Kelly estava morta. Morta, morta, morta MORTA, MoRtA, morta. Morta. Morta! E nada do que ele fizesse mudaria isso. Nenhuma flor no túmulo ou palavras bonitas no velório mudariam isso. Nenhum choro ou grito ou profanidade proferida mudaria isso.

E, no fundo, Dan sabia que era sua culpa.

*

As primeira embalagens surgiram há mais de dez mil anos e eram basicamente carne crua envolta em folhas grandes de árvore. Depois surgiram tigelas de madeira, cestas de fibras, bolsas de pele animal e potes de ferro. A primeira produção em larga escala de embalagens/recipientes ocorreu no século I d.C, com os sírios, que descobriram o vidro. Após a Segunda Guerra Mundial, papelão e plástico se popularizaram.

Dan odiava aquela caixa maldita.

A caixa era de papelão, com um embrulho bonito e um laço vermelho brilhante.

Teresa a abriu e encontrou um papel escrito “você é incrível!” e um coração desenhado.

Sorriu, jogou o papel num canto qualquer e foi trabalhar.

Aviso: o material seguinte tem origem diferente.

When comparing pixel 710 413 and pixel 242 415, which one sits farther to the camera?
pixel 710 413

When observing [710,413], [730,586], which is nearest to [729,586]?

Presentes estão aí desde sempre. O ato de presentear, em toda cultura, está relacionado a respeito, afeto e festividade. Já o hábito de se embrulhar presentes veio da Europa e dos Estados Unidos, durante a Era Vitoriana, quando envolver presentes em tecidos e laços bonitos era sinal de elegância e bom gosto. Um dos motivos de se embrulhar presentes é promover a surpresa, a expectativa tornar o objeto especial, adicionando a ele valor simbólico.

"Obrigado pela mensagem, foi uma gracinha, por mais que eu ache desperdício uma caixa tão grande pra um papel” Teresa comentou com Raquel, a supervisora.

“Ah, é pra dar aquela mágica, sabe?” Fez um gesto com as mãos “E papelão é reciclável, papel também, então qual o problema?”

“Deixou lá depois do ‘encontro social’ com os funcionários que acabou sendo só uma reunião disfarçada na minha casa?”

“É, é uma coisa nova que estou testando. O gerente disse pra eu tentar aumentar o moral dos funcionários de um modo criativo, então achei que seria um jeito legal de agradecer aqueles que emprestam as casas para as reuniões mais informais”

“É... Acho que foi legal. Mas eu tentaria algo mais tradicional, como uma caixa de bombons ou, sei lá, um agradecimento formal. Alguém pode achar esquisito” Depois, com um ar mais sombrio, Teresa perguntou: “Você entregou uma dessas para o Daniel? Sabe, antes de...” Deixou a frase pairar no ar.

“Claro. Ele deixou a gente fazer aquele encontro na casa dele antes de... Bem... Você sabe” Raquel desviou o olhar. Era um assunto delicado. O caso de Dan apareceu em todos os jornais por um tempo, depois virou silêncio midiático.

“Enfim” Ela retomou a compostura “Eu expliquei pra ele minha estratégia de aumentar o moral dos funcionários, mas ele não parecia estar ouvindo... Ele não era muito bom em prestar atenção a duas coisas ao mesmo tempo, você lembra, né? Então deixei em cima da mesa dele antes de sair. Ele parecia ocupado...” Explicou “Bem, não vamos falar disso. Foi uma tragédia o que aconteceu com ele. Melhor voltar ao trabalho.

E as duas seguiram com o dia normalmente.